Julianne Smith, who later became Biden’s NATO ambassador, proposed smearing Trump with scandalous claims of ties to the “Russian Mafia.” “Clinton approved a plan to smear Trump by magnifying the scandal tied to Russian intrusion,” a memo states. This wasn’t policy debate—it was character assassination dressed as strategy.

The campaign’s first stage leaned on FBI-affiliated firms like Crowdstrike and ThreatConnect to feed media narratives, banking on Russia’s GRU to supply more “facts.”

A July 27, 2016, email crowed, “HRC approved Julia’s idea about Trump and Russian hackers.” The audacity of orchestrating a hoax while dodging accountability is breathtaking.

Leonard Bernardo, a senior Open Society Foundations official, outlined how these firms would disseminate information to major U.S. publications. “Due to lack of direct evidence, Crowdstrike and ThreatConnect will supply the media,” Bernardo wrote. It’s a masterclass in manufacturing consent, with truth as the first casualty.

The memos, deemed “likely authentic” by the FBI and CIA, couldn’t be fully corroborated but were not Russian fabrications.

Special counsel John Durham’s probe confirmed Smith’s role in pushing the Trump-Russia narrative for Clinton’s gain. Yet, the Obama FBI’s failure to scrutinize this intelligence raises red flags about institutional bias.

By January 2017, an intelligence assessment echoed the campaign’s claims, incorporating the now-debunked Steele dossier, partly funded by Clinton’s campaign and the DNC.

“The Obama FBI failed to adequately review intelligence reports,” Senator Chuck Grassley noted. This isn’t just oversight—it’s a betrayal of public trust.

Grassley’s push for transparency, backed by Attorney General Pam Bondi and FBI Director Kash Patel, led to the files’ declassification. “The American people deserve the full truth about the Russia collusion hoax,” Patel declared. Their commitment to accountability contrasts sharply with the secrecy of 2016.

Political Weaponization Laid Bare

The scheme wasn’t just about winning an election—it was, as Director of National Intelligence John Ratcliffe put it, “a coordinated plan to destroy Trump’s presidency.” The memos reveal a two-pronged Democratic strategy to discredit Trump with fabricated scandals. It’s a playbook that thrives on deception, not discourse.

Bernardo’s emails boasted of a “long-term affair to demonize Putin and Trump,” with the FBI expected to “put more oil into the fire.”

Such brazen collusion between a campaign and federal agencies undermines the very democracy they claimed to protect. The hypocrisy is almost poetic.

Clinton’s approval of Smith’s plan, as one email gloated, was meant to “distract people from her missing email.” “That should distract people,” the email read, as if voters were pawns in a game of misdirection. This wasn’t leadership—it was manipulation.

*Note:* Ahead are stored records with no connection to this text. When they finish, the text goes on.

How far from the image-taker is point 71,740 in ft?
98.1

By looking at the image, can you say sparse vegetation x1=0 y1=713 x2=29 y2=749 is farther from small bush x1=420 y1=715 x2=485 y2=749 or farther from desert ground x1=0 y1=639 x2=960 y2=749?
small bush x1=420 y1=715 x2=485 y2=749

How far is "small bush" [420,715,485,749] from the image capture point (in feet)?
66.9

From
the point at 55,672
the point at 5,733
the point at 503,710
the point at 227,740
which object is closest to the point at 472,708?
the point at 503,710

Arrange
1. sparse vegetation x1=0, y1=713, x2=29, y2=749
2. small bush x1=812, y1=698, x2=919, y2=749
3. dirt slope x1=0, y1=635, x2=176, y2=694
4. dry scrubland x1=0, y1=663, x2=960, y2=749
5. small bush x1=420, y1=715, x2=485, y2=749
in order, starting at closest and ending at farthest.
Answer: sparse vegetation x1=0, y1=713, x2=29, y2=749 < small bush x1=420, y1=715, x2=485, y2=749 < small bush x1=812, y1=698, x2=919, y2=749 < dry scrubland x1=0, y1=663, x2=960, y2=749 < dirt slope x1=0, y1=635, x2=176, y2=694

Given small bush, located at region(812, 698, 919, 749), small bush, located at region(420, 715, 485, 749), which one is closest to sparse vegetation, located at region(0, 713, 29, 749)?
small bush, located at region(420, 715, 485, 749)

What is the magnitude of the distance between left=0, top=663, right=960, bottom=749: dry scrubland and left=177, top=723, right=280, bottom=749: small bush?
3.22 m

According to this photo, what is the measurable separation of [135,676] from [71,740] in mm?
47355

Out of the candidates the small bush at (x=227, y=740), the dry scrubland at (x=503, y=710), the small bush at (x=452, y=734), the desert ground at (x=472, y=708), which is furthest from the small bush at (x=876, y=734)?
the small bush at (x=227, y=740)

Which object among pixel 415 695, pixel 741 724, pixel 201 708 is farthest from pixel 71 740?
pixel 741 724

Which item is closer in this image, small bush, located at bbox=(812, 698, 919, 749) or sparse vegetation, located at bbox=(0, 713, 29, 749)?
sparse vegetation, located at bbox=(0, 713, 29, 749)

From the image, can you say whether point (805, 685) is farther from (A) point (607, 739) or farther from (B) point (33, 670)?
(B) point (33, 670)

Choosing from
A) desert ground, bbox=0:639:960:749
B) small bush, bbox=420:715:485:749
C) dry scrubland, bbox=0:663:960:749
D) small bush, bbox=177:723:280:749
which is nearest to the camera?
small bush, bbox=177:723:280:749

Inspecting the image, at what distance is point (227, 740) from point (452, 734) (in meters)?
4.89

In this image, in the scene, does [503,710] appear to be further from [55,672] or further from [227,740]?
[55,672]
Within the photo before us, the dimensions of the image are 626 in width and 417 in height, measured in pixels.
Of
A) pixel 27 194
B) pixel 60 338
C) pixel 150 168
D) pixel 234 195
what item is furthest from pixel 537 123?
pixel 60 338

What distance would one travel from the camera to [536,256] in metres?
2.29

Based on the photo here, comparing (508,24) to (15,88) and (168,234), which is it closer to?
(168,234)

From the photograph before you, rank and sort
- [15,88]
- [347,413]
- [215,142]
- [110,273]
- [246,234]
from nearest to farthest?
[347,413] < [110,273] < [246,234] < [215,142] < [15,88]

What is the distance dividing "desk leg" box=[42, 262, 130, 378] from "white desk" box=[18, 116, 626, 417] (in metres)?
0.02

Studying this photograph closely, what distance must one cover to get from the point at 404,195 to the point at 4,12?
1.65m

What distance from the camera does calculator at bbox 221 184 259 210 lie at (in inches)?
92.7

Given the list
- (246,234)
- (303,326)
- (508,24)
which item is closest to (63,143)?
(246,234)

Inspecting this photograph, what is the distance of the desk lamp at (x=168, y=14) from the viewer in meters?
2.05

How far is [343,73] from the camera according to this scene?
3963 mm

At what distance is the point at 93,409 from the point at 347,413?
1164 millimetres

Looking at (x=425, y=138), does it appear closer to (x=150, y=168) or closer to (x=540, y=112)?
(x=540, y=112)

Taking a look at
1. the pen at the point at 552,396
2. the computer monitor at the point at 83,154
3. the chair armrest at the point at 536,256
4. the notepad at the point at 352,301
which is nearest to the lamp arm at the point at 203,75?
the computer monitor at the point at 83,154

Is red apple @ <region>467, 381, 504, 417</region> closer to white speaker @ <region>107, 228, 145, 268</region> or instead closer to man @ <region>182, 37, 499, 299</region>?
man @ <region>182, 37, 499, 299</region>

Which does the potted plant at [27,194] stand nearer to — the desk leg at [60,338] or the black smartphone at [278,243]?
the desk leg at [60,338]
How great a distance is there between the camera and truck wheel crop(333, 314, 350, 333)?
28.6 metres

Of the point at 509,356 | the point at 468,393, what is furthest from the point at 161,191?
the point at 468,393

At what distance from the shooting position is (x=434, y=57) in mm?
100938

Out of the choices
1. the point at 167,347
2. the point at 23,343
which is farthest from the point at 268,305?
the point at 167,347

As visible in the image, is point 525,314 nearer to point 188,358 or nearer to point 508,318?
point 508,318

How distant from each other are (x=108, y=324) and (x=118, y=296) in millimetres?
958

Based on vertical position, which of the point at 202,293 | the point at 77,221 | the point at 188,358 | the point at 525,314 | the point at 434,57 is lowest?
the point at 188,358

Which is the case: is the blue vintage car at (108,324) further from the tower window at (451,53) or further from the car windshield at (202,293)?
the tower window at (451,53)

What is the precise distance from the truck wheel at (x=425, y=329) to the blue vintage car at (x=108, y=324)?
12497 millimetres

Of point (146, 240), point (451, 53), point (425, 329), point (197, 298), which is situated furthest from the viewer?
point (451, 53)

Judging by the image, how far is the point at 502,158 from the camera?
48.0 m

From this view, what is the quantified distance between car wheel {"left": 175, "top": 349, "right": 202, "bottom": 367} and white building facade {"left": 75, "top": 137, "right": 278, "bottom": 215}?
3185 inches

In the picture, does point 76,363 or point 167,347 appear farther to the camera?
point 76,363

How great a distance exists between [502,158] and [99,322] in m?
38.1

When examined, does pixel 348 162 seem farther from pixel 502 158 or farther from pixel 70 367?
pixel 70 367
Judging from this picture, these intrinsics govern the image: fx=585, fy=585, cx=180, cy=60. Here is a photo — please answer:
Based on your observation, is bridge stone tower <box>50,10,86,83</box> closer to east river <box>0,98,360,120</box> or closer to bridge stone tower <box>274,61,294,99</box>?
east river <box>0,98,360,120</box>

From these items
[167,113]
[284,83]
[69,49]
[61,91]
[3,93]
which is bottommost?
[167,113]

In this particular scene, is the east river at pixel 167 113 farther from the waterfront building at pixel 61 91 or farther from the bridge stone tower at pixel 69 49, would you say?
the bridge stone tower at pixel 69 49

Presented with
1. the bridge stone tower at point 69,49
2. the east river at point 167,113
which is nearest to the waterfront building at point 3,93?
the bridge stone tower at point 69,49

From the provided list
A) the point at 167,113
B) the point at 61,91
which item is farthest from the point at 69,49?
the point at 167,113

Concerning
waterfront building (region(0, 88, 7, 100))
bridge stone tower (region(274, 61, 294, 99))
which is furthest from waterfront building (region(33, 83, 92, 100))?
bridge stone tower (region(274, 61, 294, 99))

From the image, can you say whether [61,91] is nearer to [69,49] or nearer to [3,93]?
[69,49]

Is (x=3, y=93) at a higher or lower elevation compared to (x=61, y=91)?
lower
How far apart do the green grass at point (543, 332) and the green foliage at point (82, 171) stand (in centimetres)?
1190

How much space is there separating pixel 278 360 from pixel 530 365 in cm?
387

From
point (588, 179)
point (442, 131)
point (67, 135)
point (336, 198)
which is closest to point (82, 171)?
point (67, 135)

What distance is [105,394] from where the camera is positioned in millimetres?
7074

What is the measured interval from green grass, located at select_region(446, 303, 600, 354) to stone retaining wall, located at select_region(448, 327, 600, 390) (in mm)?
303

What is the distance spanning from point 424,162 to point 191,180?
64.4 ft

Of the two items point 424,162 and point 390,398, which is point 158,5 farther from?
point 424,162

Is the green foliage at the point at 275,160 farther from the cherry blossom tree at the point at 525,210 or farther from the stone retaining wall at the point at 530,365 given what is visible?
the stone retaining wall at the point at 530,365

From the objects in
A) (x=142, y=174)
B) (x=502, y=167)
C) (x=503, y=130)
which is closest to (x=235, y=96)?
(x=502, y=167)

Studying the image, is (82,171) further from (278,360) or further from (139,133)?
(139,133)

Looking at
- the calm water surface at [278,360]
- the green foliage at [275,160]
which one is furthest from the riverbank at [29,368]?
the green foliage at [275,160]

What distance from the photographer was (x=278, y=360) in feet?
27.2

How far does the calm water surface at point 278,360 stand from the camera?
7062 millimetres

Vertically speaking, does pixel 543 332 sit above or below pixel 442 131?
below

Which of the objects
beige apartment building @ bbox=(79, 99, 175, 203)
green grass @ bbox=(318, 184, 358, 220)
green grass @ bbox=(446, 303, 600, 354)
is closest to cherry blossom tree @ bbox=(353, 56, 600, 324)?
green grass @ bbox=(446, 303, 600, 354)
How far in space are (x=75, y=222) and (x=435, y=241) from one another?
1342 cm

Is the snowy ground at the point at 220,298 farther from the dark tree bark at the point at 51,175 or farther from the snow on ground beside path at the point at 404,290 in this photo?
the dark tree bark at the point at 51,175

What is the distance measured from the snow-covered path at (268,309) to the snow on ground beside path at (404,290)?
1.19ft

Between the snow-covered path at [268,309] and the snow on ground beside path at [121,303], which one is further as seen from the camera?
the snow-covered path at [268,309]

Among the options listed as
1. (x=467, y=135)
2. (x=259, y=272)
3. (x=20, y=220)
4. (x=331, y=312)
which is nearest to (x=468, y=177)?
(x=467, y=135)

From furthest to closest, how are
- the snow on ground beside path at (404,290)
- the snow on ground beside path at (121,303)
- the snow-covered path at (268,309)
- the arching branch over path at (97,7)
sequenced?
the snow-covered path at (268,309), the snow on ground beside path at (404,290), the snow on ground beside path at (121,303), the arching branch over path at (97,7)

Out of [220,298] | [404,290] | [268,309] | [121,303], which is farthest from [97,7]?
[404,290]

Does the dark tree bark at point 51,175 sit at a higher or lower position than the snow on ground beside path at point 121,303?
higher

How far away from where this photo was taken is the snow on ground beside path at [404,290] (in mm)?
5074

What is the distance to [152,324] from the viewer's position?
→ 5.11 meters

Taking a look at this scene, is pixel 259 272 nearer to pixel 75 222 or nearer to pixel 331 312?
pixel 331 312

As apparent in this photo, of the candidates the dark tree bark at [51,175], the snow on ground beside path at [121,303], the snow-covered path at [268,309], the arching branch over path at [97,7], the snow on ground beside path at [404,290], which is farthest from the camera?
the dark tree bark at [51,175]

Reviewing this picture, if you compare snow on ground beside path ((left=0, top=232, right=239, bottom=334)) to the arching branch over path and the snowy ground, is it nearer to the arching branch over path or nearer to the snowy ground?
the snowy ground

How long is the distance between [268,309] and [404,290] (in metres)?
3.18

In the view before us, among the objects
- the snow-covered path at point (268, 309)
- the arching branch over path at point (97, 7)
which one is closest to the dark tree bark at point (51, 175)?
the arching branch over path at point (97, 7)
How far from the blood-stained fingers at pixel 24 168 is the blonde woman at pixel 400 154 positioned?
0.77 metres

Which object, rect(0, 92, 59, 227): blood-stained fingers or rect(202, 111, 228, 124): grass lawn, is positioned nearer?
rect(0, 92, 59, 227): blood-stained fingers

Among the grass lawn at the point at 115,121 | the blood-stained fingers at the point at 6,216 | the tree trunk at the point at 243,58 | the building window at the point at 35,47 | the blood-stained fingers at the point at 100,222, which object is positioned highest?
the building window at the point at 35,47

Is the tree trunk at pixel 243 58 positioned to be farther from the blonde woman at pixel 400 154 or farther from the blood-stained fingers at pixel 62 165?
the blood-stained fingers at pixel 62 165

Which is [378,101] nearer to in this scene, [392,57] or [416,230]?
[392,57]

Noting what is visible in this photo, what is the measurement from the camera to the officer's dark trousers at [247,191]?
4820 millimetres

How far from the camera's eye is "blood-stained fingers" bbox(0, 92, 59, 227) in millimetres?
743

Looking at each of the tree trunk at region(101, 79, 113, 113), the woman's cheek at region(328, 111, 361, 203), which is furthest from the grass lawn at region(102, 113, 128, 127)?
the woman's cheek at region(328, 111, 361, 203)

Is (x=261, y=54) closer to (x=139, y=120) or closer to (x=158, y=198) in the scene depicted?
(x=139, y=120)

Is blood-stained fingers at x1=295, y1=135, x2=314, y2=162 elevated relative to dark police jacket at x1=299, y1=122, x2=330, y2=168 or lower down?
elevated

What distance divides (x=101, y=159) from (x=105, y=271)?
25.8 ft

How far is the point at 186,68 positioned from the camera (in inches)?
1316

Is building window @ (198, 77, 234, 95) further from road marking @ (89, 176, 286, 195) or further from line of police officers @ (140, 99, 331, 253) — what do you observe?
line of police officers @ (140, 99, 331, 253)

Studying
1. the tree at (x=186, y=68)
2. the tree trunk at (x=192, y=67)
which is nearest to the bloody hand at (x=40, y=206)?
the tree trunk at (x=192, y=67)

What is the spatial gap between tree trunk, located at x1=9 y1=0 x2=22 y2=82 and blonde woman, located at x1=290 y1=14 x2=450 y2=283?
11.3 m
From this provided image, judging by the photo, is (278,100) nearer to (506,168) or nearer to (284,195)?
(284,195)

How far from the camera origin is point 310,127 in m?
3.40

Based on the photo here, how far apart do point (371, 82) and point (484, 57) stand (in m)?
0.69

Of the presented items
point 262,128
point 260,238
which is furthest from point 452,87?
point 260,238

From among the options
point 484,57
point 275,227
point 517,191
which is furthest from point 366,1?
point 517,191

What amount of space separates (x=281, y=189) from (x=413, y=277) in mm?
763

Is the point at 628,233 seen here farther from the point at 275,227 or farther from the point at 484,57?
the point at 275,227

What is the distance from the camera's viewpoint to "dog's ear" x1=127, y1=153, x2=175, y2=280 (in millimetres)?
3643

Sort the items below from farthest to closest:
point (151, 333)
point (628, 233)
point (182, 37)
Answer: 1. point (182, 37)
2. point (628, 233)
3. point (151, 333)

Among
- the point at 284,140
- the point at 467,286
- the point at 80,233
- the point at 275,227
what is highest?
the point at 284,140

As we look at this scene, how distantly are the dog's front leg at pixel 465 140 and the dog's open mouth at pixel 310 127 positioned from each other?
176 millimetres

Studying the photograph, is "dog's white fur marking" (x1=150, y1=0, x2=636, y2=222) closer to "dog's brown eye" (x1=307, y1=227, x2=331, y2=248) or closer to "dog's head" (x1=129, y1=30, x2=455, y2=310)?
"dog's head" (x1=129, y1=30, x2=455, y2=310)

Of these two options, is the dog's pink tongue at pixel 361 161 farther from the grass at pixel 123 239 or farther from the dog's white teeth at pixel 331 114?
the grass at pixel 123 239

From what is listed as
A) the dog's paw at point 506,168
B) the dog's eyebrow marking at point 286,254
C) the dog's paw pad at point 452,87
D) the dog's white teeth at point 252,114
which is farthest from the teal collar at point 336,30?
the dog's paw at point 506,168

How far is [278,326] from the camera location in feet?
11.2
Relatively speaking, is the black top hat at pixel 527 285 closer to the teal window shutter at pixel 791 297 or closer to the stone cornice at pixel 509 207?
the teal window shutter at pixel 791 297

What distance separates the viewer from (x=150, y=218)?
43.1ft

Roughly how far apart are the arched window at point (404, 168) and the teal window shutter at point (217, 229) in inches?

Grassley decried the “political weaponization” that “caused critical damage to our institutions.” His leadership, praised by Bondi as “shining light on critical issues,” demands answers for a scandal that rivals Watergate in scope. The American public deserves no less.

Durham’s findings expose a campaign willing to fabricate narratives for political survival, with federal agencies as complicit enablers.

“This is one of the biggest political scandals in American history,” Grassley warned. His words carry weight in a nation weary of elite double standards.